EXTRAIT DE PAGE:
Sport France Marie-Amélie Le Fur : « Il y a encore un gros travail à faire pour féminiser le Parasport »
Quadruple championne du monde dans différentes catégories, 9 médailles aux jeux paralympiques dont 3 en or, Marie-Amélie Le Fur était sur le devant de la scène cet été 2024 en qualité de présidente du Comité paralympique et sportif français. Pour elle, ces jeux ont mis en avant la ténacité et les performances des athlètes. Elle alerte sur le rôle de chacun·e à construire une société réellement inclusive.
Quels sentiments vous animent lorsque vous repensez aux moments exceptionnels que nous avons vécus lors des Jeux Paralympiques ?
Un grand sentiment de fierté collective ! C’est l’engagement de toutes les actrices et acteurs qui a permis la réussite de ces jeux à commencer par les athlètes, les différentes fédérations, le comité d’organisation, l’Etat, les collectivités, les médias et des agences nationales, et bien d’autres encore. Ensemble, nous avons transcendé nos fonctionnements respectifs habituels avec une mobilisation collective et transversale. Nous avions, au cœur du mouvement paralympique, beaucoup d’attente vis à vis de ces jeux, mais pour être honnête, je ne m’attendais pas à un tel impact, à une telle ferveur. Les Jeux Paralympiques de Londres avaient été extraordinaires, transformateurs pour le mouvement paralympique, mais il y a eu un réel engouement, une véritable magie apportée par les JOP de Paris 2024. L’objectif était de modifier le regard de notre société sur les personnes en situation de handicap par les performances des parasportifs et parasportives. Quand on écoute les spectatrices/spectateurs et téléspectatrices/téléspectateurs de ces jeux, je crois que cet objectif est pleinement atteint.
A présent, il faut incarner cet héritage et faire vivre cet état d’esprit en termes de projets concrets, de manière transversale et pluridisciplinaire.
Avez-vous découvert des sportives et sportifs hors normes lors de ces jeux Paralympiques ?

DONNÉES FOURNIES:
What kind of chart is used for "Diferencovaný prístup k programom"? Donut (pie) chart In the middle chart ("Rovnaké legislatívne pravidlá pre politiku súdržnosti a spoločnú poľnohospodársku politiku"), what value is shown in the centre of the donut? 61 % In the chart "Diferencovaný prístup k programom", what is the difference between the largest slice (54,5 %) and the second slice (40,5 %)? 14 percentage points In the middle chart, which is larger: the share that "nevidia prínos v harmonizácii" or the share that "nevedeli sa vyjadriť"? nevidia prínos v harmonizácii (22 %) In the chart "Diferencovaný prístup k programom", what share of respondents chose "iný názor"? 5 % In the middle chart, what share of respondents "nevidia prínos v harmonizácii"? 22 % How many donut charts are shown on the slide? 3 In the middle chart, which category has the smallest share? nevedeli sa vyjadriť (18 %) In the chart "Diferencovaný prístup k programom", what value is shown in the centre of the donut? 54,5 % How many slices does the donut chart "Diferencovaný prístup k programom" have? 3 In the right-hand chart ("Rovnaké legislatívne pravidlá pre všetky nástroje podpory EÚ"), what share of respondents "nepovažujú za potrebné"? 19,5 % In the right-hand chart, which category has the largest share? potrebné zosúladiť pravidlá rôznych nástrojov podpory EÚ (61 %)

CONSIGNE 1:
Citez à l'identique le passage de l'entretien qui va de « A présent, il » jusqu'à « transversale et pluridisciplinaire. », inclus.
CONSIGNE 2:
Traduisez en anglais cette phrase de l'entretien : « A présent, il faut incarner cet héritage et faire vivre cet état d’esprit en termes de projets concrets, de manière transversale et pluridisciplinaire. »

RÉPONSE 1:
A présent, il faut incarner cet héritage et faire vivre cet état d’esprit en termes de projets concrets, de manière transversale et pluridisciplinaire.

RÉPONSE 2:
Now, this legacy must be embodied and this spirit kept alive through concrete projects, in a cross-cutting and multidisciplinary way.